Об искусстве | страница 50
Этот человек, который вскрыл десять трупов, чтобы проследить за прохождением каких‑то вен, думает: строение нашего тела представляет собой такое чудо, что душа, несмотря на свою божественность, расстается лишь с большими муками с этим телом, в котором она жила; и мне кажется, — говорит Леонардо, — что ее слезы, и скорбь не лишены основания… 10.
Не будем углублять природу того сомнения, полного определенного смысла, которое заключается в этих словах. Достаточно видеть эту огромную тень, которую бросает сюда некая зарождающаяся мысль: смерть, рассматриваемая как бедствие для души, смерть тела — как уничтожение этой божественной вещи! Смерть, поражающая душу до слез, в самом дорогом для него деле, вследствие разрушения той архитектуры, которую она себе создала для жилья!
Я не хочу из этих звучных слов вывести некую леонардовскую метафизику; но я готов идти на довольно легкое сопоставление, поскольку оно само собой зарождается в наших мыслях. Для такого любителя организмов тело не является презренной ветошью; в этом теле слишком много свойств, оно разрешает слишком много проблем, оно обладает слишком многими функциями, чтобы не соответствовать каким-то трансцендентным требованиям, достаточно могущественным, чтобы его создать, но не настолько сильным, чтобы обойтись без его сложности.

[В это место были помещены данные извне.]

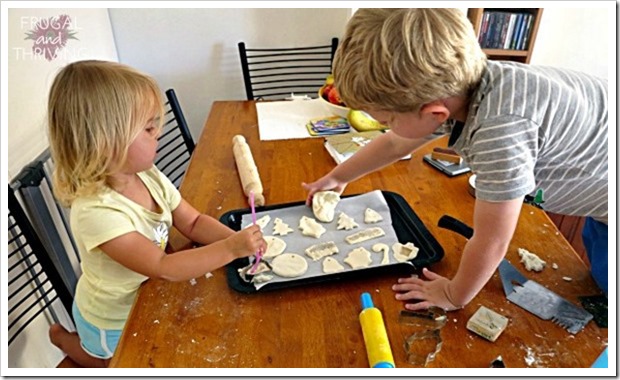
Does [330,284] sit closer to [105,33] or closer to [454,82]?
[454,82]

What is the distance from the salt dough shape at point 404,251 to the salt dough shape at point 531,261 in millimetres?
196

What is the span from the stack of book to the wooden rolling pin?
130 cm

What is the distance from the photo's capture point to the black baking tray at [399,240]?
0.77 meters

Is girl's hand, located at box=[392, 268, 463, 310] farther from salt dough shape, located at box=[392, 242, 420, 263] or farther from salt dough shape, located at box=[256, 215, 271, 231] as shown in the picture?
salt dough shape, located at box=[256, 215, 271, 231]

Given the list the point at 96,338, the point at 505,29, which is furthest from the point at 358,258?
the point at 505,29

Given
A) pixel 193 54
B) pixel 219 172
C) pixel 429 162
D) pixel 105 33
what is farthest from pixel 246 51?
pixel 429 162

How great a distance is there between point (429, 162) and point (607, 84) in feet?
1.64

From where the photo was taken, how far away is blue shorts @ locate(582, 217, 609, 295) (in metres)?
0.75

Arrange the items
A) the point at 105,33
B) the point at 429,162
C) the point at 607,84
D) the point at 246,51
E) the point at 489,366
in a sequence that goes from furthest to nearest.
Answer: the point at 246,51 < the point at 105,33 < the point at 429,162 < the point at 607,84 < the point at 489,366

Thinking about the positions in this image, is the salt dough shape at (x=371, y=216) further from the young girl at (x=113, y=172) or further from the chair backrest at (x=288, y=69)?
the chair backrest at (x=288, y=69)

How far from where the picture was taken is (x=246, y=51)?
2.14 metres

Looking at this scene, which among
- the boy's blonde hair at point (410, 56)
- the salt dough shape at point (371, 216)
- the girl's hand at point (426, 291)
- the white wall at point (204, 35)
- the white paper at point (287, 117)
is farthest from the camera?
the white wall at point (204, 35)

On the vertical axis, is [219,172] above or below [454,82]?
below

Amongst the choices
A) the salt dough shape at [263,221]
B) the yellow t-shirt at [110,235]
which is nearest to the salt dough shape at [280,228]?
the salt dough shape at [263,221]
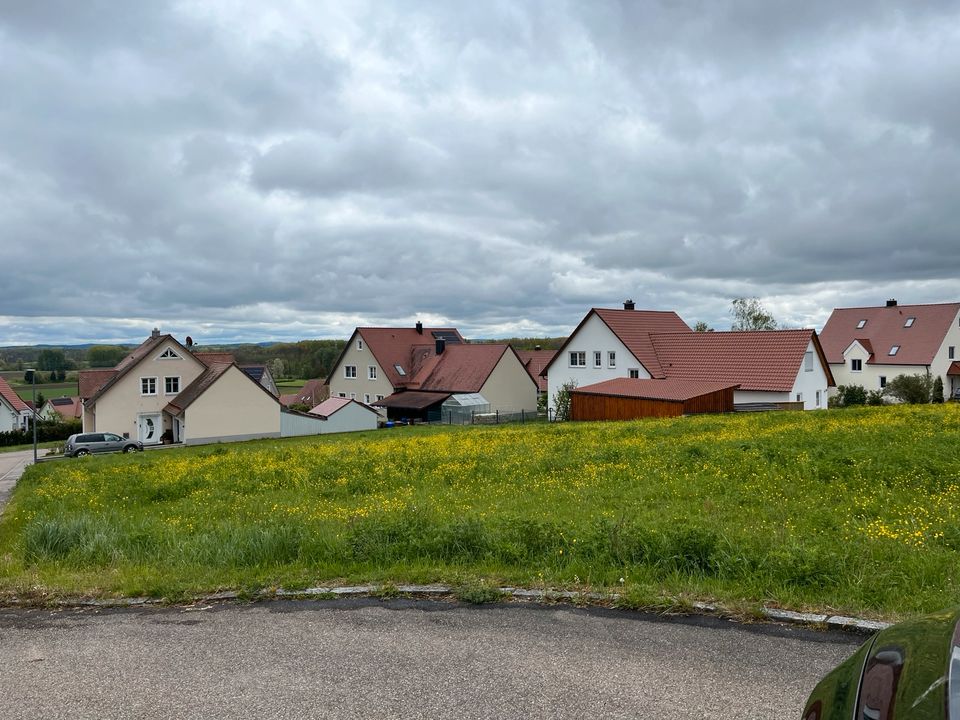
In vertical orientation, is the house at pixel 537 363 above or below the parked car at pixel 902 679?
above

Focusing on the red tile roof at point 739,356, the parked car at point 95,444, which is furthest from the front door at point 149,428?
the red tile roof at point 739,356

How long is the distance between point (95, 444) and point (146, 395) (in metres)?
9.34

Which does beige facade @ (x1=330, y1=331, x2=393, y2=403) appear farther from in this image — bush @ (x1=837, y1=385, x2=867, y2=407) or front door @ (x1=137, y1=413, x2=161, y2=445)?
bush @ (x1=837, y1=385, x2=867, y2=407)

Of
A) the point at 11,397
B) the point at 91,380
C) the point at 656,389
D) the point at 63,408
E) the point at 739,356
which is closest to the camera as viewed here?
the point at 656,389

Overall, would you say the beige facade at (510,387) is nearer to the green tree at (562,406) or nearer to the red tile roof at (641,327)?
the red tile roof at (641,327)

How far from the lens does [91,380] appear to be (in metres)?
54.2

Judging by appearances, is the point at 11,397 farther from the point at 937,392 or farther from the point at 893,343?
the point at 893,343

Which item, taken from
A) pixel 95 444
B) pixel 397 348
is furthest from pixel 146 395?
pixel 397 348

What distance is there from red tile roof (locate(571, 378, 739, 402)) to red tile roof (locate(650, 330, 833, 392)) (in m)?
5.90

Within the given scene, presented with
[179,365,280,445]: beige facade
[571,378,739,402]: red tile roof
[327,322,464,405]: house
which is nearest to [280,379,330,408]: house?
[327,322,464,405]: house

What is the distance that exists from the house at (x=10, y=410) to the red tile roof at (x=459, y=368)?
3870 centimetres

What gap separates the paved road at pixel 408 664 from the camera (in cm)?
459

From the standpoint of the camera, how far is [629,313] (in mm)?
50938

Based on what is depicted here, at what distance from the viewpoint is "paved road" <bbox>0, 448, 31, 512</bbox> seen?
26.0 m
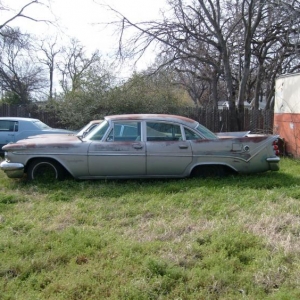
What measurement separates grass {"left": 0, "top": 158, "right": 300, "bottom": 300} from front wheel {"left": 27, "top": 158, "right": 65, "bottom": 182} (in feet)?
1.80

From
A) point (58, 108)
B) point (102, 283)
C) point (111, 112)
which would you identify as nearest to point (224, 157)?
point (102, 283)

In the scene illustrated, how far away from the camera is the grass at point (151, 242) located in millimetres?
2951

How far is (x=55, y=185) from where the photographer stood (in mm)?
6449

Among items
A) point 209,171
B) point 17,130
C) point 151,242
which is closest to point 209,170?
point 209,171

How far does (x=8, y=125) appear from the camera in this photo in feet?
34.5

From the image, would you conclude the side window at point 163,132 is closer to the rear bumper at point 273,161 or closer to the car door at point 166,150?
the car door at point 166,150

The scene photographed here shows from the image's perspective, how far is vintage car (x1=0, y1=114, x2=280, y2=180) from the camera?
6527mm

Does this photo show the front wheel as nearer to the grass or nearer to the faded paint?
the grass

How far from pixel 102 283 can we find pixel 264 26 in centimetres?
1604

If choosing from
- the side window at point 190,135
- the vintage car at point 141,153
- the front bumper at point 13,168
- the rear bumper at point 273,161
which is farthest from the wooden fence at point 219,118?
the side window at point 190,135

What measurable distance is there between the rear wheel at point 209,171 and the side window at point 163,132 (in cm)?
82

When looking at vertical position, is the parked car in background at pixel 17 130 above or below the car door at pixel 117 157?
above

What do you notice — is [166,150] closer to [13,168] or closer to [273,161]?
[273,161]

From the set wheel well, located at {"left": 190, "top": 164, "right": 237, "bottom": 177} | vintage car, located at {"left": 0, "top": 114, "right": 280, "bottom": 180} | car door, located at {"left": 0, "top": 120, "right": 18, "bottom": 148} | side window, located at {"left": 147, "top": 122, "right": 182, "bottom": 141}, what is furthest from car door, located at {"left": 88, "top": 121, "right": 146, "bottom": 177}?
car door, located at {"left": 0, "top": 120, "right": 18, "bottom": 148}
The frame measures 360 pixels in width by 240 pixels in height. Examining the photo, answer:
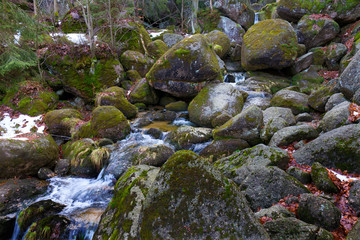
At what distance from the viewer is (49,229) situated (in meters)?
4.44

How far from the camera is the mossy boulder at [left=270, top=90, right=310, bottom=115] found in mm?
9109

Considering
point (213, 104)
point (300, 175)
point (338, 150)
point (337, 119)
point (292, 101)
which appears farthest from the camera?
point (213, 104)

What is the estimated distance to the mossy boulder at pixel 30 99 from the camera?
34.1ft

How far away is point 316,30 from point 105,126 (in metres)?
16.1

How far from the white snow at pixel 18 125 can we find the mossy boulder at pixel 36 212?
5.15 meters

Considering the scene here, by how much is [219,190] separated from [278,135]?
4857 millimetres

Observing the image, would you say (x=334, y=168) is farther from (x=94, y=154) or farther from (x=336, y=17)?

Оно является творением и инструментом кого‑то, кто в нем нуждается, кто неохотно его отбрасывает и кто оплакивает его, как оплакивают власть… Та- ково ощущение Леонардо 11.
12*
Его философия вполне натуралистична, очень недружелюбна к спиритуализму, очень склонна к буквальному физико-механическому толкованию. Что же касается души, то здесь она совпадает с философией католической церкви. Католическая церковь — поскольку она по крайней мере связана с учением Фомы Аквинского — не оставляет душе, отделенной от тела, сколько‑нибудь завидного существования. Нет ничего более жалкого, чем эта душа, потерявшая тело. Ей остается только одно существование: это — логический минимум, некая потаенная жизнь, в которой она совершенно непостижима для нас и, несомненно, для себя самой. Она совлекала с себя все: силу, желания, может быть — познание. Я не уверен даже, может ли вспоминать она хотя бы о том, что она была, во времени и где‑то, формой и действием своего тела. У нее осталась лишь честь своей независимости… Такое пустое и нелепое положение является, к счастью, только преходящим, — если это слово, вне времени, имеет какой‑нибудь смысл: разум требует, а догма обязывает, чтобы плоть была восстановлена. Конечно, свойства этой высшей плоти должны значительно отличаться от тех, которыми наша плоть обладала. Здесь, думается мне, следует допустить нечто совсем другое, нежели простое осуществление невероятного. Впрочем, бесполезно забираться в дебри физики, мечтать о некоем могущественном теле, чья масса оказалась бы в ином взаимоотношении с универсальным притяжением, нежели наша, причем эта изменчивая масса была бы в такой связи со скоростью света, чтобы предначертанное ей проворство превращений могло реализоваться… Как бы то ни было, обнаженная душа должна, согласно теологии, вновь найти в некоем теле некую функциональную жизнь, а благодаря этому новому телу — и особый вид материи, которая позволила бы ей действовать и наполнила бы непреходящими ценностями ее пустые умственные категории.